This is a strange and surreal time, but once you’ve come through the initial shock and disbelief then how you respond next and what attitude you take will shape how you come through this situation. Here’s some things for you to think about and try out.

1          Let’s look at our individual resilience – what is it?

It’s basically the way we respond to and react to adversity.  It’s about how we face the challenges that are thrown at us, making sure we keep ourselves mentally and physically well, particularly if working from home when we’re not used to that.

It’s about keeping things in focus, checking our own responses and reactions and being aware of ourselves so we can change if necessary rather than allowing ourselves to become overwhelmed.

If you do find yourself becoming anxious or overwhelmed then ask for help before it becomes a major problem for you. Don’t forget, you’re not alone if you do feel this way, but you don’t have to suffer alone. Many people feel that way too.

2          Keeping positive

We need to find the positives and opportunities, even in a bad situation so be grateful for the good things we have – not everyone is as fortunate.

Write down your achievements each day, keep them in a notebook somewhere near you – it doesn’t matter how small you think they are, they are positive reminders so   look at them at the end of the day and when you need a boost.

Start practising techniques to reduce stress, which includes meditation and mindfulness (we’ll come onto this later on in the next blog). Say to yourself each night:

“I’m going to get some sleep and wake up tomorrow and do it basically good enough. It doesn’t have to be perfect – just good enough”

3          Keeping a routine

Routine is important to keep structure and normality in our lives so if you are working from home, not working or furloughed at home… get up at your usual time, but practise some meditation if you’re not driving and have a bit more time.

Get dressed – smart casual is fine for being at or working from home – resist the urge to wear your pyjamas all day! Follow your usual skincare and make up routine (if appropriate) so you look and feel as you normally do, which will boost your morale.

Your hair may be quite long by now as the hairdressers are closed so try tying it back. Be brave and look at some videos online before cutting your fringe and only the bold will have a go with hair clippers. Check the settings on these if you go ahead!

Depending on your home circumstances – especially if you have family living at home:

  •  Schedule work time into the day – but don’t try to do all the hours in the day.
  • Schedule breaks into the day – you need some headspace too.
  • Try to set up a workspace and a chair as you would at work but be careful about your sitting position if using an ordinary kitchen or dining chair and table.

OBJECTIVE A – Identify every line in the records below that contains the string "scene", and copy each one out. Matching is case-sensitive.

Dataset excerpt
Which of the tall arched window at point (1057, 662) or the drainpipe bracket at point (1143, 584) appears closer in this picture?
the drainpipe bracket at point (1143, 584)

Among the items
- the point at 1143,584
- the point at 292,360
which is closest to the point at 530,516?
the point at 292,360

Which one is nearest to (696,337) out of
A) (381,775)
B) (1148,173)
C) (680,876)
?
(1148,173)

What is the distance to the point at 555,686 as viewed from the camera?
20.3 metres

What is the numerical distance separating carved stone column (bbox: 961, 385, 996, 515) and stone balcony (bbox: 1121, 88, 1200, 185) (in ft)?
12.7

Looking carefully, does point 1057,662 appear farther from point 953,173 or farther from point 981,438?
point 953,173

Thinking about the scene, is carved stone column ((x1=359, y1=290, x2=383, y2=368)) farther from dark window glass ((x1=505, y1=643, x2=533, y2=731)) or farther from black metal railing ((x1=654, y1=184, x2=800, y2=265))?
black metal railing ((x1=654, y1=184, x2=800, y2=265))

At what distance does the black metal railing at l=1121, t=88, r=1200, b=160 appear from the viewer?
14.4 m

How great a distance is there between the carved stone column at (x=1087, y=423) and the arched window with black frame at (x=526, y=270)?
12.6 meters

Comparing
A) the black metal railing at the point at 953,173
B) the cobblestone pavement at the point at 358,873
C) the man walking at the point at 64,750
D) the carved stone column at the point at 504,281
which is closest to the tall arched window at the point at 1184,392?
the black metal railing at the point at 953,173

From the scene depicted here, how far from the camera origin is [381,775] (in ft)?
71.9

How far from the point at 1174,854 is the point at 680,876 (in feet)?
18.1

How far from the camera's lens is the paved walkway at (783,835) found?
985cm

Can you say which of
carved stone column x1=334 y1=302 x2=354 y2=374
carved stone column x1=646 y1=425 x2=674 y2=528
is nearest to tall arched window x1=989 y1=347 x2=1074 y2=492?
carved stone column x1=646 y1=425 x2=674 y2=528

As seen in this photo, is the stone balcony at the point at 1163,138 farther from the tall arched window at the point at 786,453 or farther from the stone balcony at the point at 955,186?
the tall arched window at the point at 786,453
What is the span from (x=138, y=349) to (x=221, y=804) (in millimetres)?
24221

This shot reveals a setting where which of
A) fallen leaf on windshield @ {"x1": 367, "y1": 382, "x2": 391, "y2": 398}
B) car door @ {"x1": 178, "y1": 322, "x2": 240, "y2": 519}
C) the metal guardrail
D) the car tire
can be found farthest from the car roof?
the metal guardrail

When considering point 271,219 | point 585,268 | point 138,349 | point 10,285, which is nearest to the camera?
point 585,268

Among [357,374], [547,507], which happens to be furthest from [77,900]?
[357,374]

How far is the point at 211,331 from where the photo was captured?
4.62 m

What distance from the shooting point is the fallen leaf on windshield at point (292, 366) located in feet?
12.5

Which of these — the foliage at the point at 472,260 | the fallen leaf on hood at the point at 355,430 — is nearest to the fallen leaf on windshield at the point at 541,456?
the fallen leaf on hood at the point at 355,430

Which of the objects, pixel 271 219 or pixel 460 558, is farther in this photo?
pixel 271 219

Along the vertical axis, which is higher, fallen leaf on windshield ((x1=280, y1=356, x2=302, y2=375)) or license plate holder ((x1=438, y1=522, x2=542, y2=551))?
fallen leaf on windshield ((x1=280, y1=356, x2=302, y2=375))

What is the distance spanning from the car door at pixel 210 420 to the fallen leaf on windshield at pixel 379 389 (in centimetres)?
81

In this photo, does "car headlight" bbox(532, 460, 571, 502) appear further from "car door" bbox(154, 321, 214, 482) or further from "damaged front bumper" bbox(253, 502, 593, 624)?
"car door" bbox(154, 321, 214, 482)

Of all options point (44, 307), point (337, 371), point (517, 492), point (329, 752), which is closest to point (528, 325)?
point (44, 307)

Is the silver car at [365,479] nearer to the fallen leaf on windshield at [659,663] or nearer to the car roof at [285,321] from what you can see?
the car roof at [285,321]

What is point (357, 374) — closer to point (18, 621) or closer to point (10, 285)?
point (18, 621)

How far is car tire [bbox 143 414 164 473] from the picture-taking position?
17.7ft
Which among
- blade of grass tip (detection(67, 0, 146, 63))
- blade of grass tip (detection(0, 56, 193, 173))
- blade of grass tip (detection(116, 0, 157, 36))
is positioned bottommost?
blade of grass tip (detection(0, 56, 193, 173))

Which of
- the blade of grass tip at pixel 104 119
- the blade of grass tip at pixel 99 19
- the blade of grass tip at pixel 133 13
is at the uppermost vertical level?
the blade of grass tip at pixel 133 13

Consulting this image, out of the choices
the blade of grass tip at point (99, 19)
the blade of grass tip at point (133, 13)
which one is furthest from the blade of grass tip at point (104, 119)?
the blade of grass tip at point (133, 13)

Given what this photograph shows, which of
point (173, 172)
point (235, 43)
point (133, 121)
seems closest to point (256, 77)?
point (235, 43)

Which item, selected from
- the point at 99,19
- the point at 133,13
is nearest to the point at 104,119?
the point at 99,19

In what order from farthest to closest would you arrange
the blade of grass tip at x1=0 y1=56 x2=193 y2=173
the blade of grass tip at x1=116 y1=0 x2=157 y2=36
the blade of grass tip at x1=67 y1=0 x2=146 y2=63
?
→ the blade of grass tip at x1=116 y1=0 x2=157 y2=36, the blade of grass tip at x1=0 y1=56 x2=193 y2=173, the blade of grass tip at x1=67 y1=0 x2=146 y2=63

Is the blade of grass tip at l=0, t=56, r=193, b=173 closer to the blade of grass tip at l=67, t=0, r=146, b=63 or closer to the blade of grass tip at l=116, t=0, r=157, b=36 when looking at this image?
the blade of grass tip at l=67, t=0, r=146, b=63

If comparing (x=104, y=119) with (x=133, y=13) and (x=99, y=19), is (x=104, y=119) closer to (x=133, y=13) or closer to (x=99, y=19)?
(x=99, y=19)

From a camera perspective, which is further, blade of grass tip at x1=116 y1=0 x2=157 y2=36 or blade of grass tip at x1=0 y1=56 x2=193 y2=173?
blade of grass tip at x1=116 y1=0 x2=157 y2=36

OBJECTIVE B – Go on with the piece on resilience and daily routine above, starting after its last bullet point.

TASK ANSWER A –
Thinking about the scene, is carved stone column ((x1=359, y1=290, x2=383, y2=368)) farther from dark window glass ((x1=505, y1=643, x2=533, y2=731)) or farther from black metal railing ((x1=654, y1=184, x2=800, y2=265))?
From the scene depicted here, how far from the camera origin is [381,775] (in ft)?

TASK ANSWER B –
  • Think about your posture, back, hips, elbows and wrists so you don’t set yourself up for a repetitive strain injury, aching hips or back.
  • Get up from your work once an hour – if you have a sit stand desk use it. You can set a timer on your phone to remind you. Stretch out – particularly your shoulders and arms, roll your head around to ease your neck muscles and wiggle your hips.
  • Close down from work at a set time – try not to burn the midnight oil.
  • Go to bed at your usual time – switch off phones and tablets. Listening to a relaxation recording to help you drift off.

4          Keeping in touch

It’s important to maintain contact for your own and others mental health so you don’t feel isolated and reminds you that you have family, friends and colleagues, even if you can’t actually meet up with them.

Set up a zoom or skype account for your phone, tablet, laptop or computer. These are free to download and it means you can actually see people. Remember they can see you and where you are too so make sure you look presentable and that what’s behind you is also tidy!

Set up video calls with friends and family. What’s App is very popular, free to download and easy to use as is Face Time. After a while finding something different to talk about is a challenge so you could set up a quiz, talk about a film, programme, or books. Try to have a positive end to the call.

Talk to one person outside of work every day. This is important for your own wellbeing so you don’t focus on work all the time. Not everyone has the internet, especially older people so call your vulnerable relatives or neighbours on the phone to check they’re ok.

5          Keeping fit and healthy

Maintaining good physical health is very important for our mental health. The very nature of staying in the house means we’re not moving so much so take the recommended daily walk.

Also try to do some exercise indoors or in your garden if you have one. There are lots of programmes and videos on tv and online to help you so find one that suits you, your age and fitness levels and try to do something every day.

If you like yoga or pilates but your usual class isn’t running then there are lots of online classes to follow. Ask your usual teacher if they are doing an online class you can join in with.

Build daily exercise into your schedule and now the weather is improving if you have a garden, do some work on it and sit outside to get fresh air .

Eat as healthily as possible. We all know we should eat plenty of fresh fruit and veg and have a balanced diet, but do we always do it? Plan your meals out for a week and try to get only what you need when you go shopping and ditch the biscuits, cakes and chocolate – they’re full of sugar which is addictive. If you think of them as a treat then just buy enough to have one of them a day……

Planning your food actually works out cheaper than just buying what looks good and ending up having a cupboard, freezer full of things you’re not going to eat. If you have time, use it to sort out and clear out your cupboards, fridge and freezer. Get rid of stuff that is way out of date and list what’s actually there. Then you can see what you need and plan a menu that uses up what you already have. You may have some unusual combinations of flavours but there’s no point in keeping stuff that you never use. If you do have items that are in date but don’t want – donate them to your local food bank.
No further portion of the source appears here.